In his final broadcast of 2020, Rush Limbaugh on Wednesday took exception to Joe Biden’s statement that America’s “darkest days” in the coronavirus pandemic were yet to come.

“What a bleak way of looking at things,” Limbaugh said. “It’s never time to panic, folks. There’s never, ever going to be time to give up on our country … It’ll never be time to give up on yourself. Trust me.”

During a press briefing on Tuesday, Biden actually said: “The worst is yet to come in the fight against the coronavirus pandemic.”

Limbaugh noted: “The virus is what it is, but we adapt. We Americans have adapted to our problems. We’ve adapted to changing evolutionary things in our lives, in our country because of our freedom.

“Our freedom has allowed our adaptability. If disaster is coming our way, we don’t just sit there and endure it. We come up with ways to avoid it, to beat it back, to overcome it, but we don’t just sit there and accept it. And, as such, we don’t just resign ourselves to the fact that they’re living in the darkest days because we, at least to this point, still have the greatest degree of freedom of any people on earth.

“Now, it’s under assault and under attack and we all know this. But I don’t believe our darkest days are ahead of us. I never have.”

Limbaugh noted that President Donald Trump’s four-minute speech on the covid relief “debacle coming out of the Congress — that should be studied in a master’s course in communication. It was clear, it was concise, it was well paced, it was powerful, it was on brand, and it was classic.”

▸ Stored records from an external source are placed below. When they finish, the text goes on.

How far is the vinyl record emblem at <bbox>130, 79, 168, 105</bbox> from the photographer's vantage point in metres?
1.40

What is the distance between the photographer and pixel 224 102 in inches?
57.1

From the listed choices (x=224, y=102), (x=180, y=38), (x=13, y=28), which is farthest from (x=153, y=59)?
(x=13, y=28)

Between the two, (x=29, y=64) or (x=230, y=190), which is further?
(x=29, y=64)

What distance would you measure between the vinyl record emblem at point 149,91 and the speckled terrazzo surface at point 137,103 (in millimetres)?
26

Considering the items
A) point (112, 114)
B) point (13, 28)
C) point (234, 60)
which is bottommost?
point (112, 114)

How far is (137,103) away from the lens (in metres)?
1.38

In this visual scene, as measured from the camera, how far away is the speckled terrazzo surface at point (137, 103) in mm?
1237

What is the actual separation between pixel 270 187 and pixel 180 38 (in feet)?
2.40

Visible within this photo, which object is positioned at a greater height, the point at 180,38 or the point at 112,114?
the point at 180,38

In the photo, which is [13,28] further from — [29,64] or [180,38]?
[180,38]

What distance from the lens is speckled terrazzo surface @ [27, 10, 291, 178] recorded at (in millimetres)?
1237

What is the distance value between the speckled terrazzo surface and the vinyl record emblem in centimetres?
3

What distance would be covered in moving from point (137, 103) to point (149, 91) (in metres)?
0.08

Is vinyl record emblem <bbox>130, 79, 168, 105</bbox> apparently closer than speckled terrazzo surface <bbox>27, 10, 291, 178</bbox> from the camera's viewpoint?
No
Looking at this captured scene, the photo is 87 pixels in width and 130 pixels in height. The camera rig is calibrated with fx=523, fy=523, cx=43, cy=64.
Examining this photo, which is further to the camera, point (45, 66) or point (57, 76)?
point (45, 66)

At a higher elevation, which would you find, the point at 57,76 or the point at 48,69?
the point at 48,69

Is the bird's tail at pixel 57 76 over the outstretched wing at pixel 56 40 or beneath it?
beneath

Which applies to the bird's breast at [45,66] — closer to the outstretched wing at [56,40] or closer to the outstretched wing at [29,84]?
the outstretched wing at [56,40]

It was the kind of speech, Limbaugh added, that “only an outsider could have made, and I really hoped that Trump would sit down and start ripping up the bill as Pelosi ripped up his speech” at the State of the Union address.

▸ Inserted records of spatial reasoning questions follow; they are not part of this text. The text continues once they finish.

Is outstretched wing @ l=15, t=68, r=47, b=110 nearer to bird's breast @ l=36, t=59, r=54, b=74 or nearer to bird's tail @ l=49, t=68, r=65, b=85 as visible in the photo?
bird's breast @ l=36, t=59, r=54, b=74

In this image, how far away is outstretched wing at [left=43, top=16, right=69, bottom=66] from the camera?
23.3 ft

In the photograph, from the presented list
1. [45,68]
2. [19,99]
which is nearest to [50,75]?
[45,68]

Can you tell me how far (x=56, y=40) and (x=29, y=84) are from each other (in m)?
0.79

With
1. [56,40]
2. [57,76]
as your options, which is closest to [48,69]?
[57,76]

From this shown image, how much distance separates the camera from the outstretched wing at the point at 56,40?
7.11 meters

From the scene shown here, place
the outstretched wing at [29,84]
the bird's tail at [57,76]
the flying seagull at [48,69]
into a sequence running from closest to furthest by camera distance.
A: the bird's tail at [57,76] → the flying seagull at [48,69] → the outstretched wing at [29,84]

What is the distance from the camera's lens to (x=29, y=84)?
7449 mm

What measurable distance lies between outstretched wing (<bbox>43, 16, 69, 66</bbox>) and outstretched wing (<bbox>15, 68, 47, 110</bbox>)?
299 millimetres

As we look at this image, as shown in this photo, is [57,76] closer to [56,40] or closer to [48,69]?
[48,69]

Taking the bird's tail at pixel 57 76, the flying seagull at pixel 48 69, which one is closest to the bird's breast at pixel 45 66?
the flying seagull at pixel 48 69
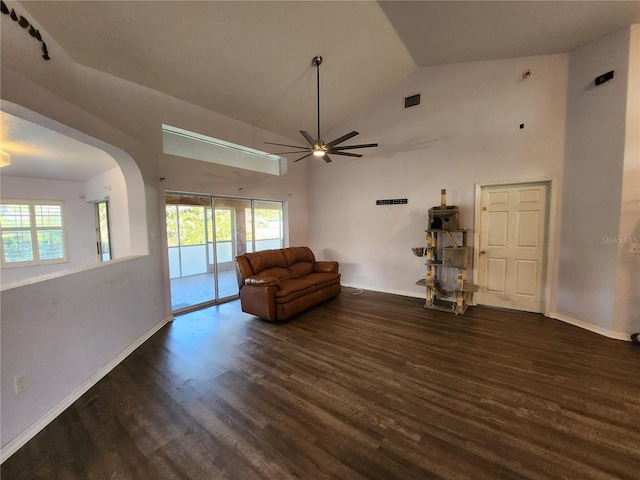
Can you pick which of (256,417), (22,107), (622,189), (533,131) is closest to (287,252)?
(256,417)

Limbaugh expressed “gratitude” and thanked listeners as he battles lung cancer.

Limbaugh, 69, was diagnosed with Stage IV lung cancer in January. Trump awarded him the Presidential Medal of Freedom at February’s State of the Union address.

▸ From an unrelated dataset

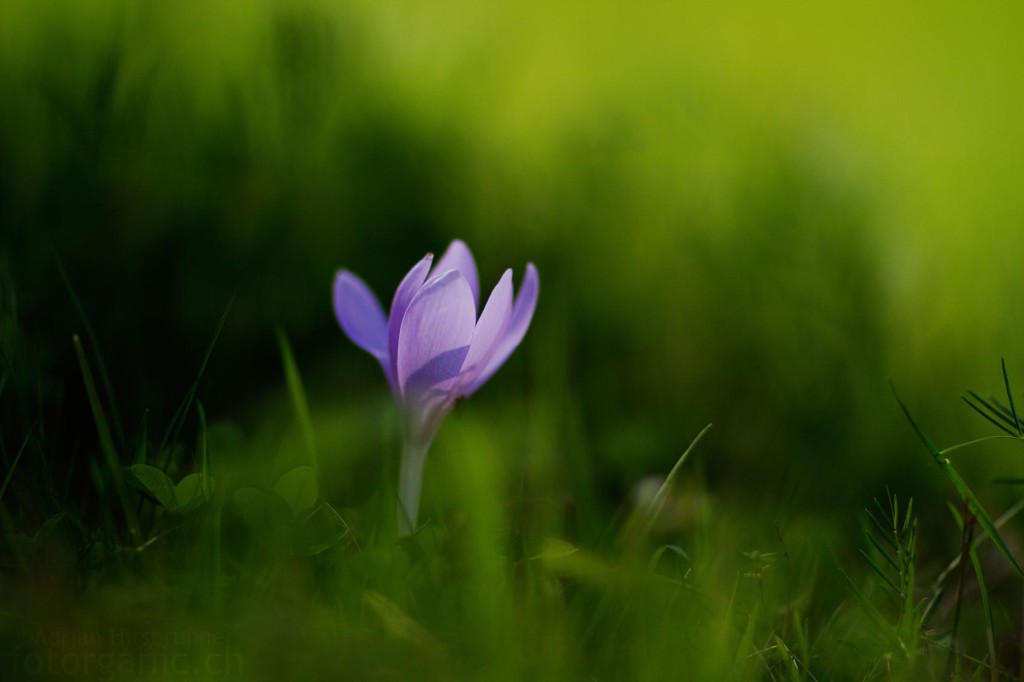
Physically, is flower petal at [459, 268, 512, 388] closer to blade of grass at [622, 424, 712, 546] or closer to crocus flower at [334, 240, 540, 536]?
crocus flower at [334, 240, 540, 536]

“My point in all of this today is gratitude,” Limbaugh said. “My point in all of this is to say thanks and tell everybody involved how much I love you from the bottom of a sizable and growing and still-beating heart.”

Limbaugh told his audience he hadn’t been expected to live to late December.

“I wasn’t expected to make it to October, and then to November, and then to December,” he said. “And yet, here I am, and today, got some problems, but I’m feeling pretty good today.”